#### REQUIREMENT A
Using the text about Chris Llewellyn, answer each question briefly:
(i) How many caps did he earn for the Wales U21 team?
(ii) In which season did he break into the Norwich City first team?
(iii) Against which country did he win his third Wales cap?
#### REQUIREMENT B
Extend the text about Chris Llewellyn from its last sentence onward.

Christopher Mark Llewellyn (born 28 August 1979) is a Welsh football coach and former professional footballer.

He has made over 350 appearances in the Football League for Norwich City, Bristol Rovers, Wrexham, Hartlepool United and Grimsby Town, before joining Welsh Premier League sides Neath, Llanelli and Aberystwyth Town. He earned 6 full international caps for Wales, scoring once from between 1998 and 2006. He also previously earned 14 caps for the Wales U21 team.

==Club career==

===Norwich City===
A product of the Norwich City youth team, Llewellyn broke into the first team at Norwich in the 1997–1998 season making a total of 16 appearances with 4 goals. After injury in the 2002–03 season, he lost his place and went on loan to Bristol Rovers; he was released in June 2003 from Norwich.

In the 6 years that Llewellyn spent in the first team it was rumoured that on more than one occasion an unknown Premiership club had had an offer of 3 million pound plus rejected by Norwich, who were keen to keep hold of the player dubbed, 'The New Giggs.' It was this title that earnt him cult hero status at Norwich, indeed a group of supporters known as, 'The Barclay Boys,' regularly sang a song about their Welsh Wizard to visiting supporters, 'Try and spell his effing name, effing name, effing name, try and spell his effing name, Chris Llewellyn.'

===Wrexham===
Llewellyn signed for Wrexham and a strong 2003–04 season saw him recalled to the Welsh squad in May 2004 and come on a sub to win his third cap against Norway. He took part in the club's Football League Trophy win in 2005.

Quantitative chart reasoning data
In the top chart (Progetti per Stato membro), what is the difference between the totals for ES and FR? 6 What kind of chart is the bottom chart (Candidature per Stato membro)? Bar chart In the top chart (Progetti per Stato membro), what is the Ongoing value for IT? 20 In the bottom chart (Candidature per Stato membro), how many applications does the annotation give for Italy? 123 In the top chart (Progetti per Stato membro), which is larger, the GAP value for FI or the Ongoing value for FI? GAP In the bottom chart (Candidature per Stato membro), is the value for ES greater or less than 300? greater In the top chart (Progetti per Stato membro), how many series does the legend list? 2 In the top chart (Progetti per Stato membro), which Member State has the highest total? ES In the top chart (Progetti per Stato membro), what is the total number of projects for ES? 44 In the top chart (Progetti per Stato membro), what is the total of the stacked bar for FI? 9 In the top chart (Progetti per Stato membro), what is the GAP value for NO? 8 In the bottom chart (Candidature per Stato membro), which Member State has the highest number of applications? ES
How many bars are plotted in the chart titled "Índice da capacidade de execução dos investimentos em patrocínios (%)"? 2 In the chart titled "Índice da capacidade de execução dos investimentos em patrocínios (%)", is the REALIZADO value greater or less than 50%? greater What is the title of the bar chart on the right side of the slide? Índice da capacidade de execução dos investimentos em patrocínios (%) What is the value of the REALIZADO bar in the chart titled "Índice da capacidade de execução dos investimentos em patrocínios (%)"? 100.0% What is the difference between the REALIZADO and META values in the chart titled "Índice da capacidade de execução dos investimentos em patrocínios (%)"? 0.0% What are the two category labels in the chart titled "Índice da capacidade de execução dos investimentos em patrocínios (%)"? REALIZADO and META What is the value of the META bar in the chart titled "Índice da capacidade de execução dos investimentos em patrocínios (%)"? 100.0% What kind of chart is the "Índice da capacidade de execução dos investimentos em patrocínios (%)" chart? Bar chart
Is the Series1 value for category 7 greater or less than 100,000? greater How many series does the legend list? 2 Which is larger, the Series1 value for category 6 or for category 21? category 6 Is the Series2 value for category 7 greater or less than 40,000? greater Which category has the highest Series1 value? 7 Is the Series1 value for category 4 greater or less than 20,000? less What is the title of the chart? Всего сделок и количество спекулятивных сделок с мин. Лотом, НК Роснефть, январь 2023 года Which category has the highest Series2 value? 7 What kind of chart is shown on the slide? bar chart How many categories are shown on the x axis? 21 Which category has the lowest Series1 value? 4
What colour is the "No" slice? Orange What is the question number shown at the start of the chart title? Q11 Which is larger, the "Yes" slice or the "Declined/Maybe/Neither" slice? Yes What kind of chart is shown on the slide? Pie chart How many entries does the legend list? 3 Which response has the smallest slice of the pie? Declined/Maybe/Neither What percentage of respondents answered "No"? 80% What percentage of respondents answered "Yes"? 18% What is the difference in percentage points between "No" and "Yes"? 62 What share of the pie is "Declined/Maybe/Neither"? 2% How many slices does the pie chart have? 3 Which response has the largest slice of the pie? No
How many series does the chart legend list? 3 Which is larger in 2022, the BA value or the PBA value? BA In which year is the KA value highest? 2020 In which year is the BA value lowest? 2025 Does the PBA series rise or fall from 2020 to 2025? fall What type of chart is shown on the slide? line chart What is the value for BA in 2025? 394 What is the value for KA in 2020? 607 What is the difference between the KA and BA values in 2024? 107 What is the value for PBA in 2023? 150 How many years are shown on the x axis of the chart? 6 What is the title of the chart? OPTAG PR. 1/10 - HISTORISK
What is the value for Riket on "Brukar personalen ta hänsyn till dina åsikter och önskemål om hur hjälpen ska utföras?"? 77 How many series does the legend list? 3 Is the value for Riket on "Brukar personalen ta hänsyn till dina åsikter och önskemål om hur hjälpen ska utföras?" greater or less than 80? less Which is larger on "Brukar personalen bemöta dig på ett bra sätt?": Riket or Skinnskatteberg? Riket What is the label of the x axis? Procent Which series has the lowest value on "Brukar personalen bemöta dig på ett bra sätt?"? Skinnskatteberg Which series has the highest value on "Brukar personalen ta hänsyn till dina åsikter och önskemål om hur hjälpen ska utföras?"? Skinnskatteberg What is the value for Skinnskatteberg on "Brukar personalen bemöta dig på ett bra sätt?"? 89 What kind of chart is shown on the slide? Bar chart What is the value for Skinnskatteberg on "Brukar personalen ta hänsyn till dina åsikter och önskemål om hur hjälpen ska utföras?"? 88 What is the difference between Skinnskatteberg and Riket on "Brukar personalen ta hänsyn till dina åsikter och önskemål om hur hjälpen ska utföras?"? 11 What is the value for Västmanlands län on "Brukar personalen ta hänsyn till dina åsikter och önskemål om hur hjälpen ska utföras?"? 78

#### TASK ANSWER A
(i) 14
(ii) 1997–1998
(iii) Norway

#### TASK ANSWER B
===Hartlepool United===
Later, he signed for Hartlepool United but only stayed one season and returned on a free to Wrexham on 29 June 2006. He scored once for Hartlepool in an FA Cup tie against Tamworth.

===Return to Wrexham===
On the final day of the 2006–2007 season, Wrexham needed to avoid defeat against Boston United to avoid relegation to the Conference National. After coming from 1–0 down, Llewellyn scored the goal which handed the Red Dragons a 2–1 lead before they eventually won 3–1 and preserved their Football League Two status. He was released by Wrexham in May 2008 following the club's relegation to the Football Conference.

===Grimsby Town===
He joined Grimsby Town on a two-year contract in July 2008. He made his league debut in the opening game of the season, in the goalless draw with Rochdale. He made 32 appearances in all competitions for Grimsby, 17 as substitute.

===Neath===
Llewellyn was released by Grimsby at the end of the 2008–09 season and joined Welsh Premier League side Neath Athletic. After scoring five times in the opening five games of the season, Neath manager Andrew Dyer praised Llewellyn's performances and described him as "the best striker in the league". However, he scored just four times during the rest of the season.

===Llanelli===
In June 2010, he left Neath by mutual consent to sign for Llanelli. Llewellyn scored in the 2010–11 UEFA Europa League second leg tie against FK Tauras Tauragė.

He joined Aberystwyth Town on loan in January 2012. He left Llanelli in June 2012 after being released.

===West End===
In June 2012, Llewellyn was appointed player-assistant manager at Welsh Football League side West End alongside manager Anthony Wright.

==Coaching career==
In December 2012, Llewellyn joined Swansea City as a full-time youth coach. In February 2014, Llewellyn became manager of Swansea City Under 21s. Llewellyn replaced Kristian O'Leary who was promoted to the role of Assistant First Team Coach.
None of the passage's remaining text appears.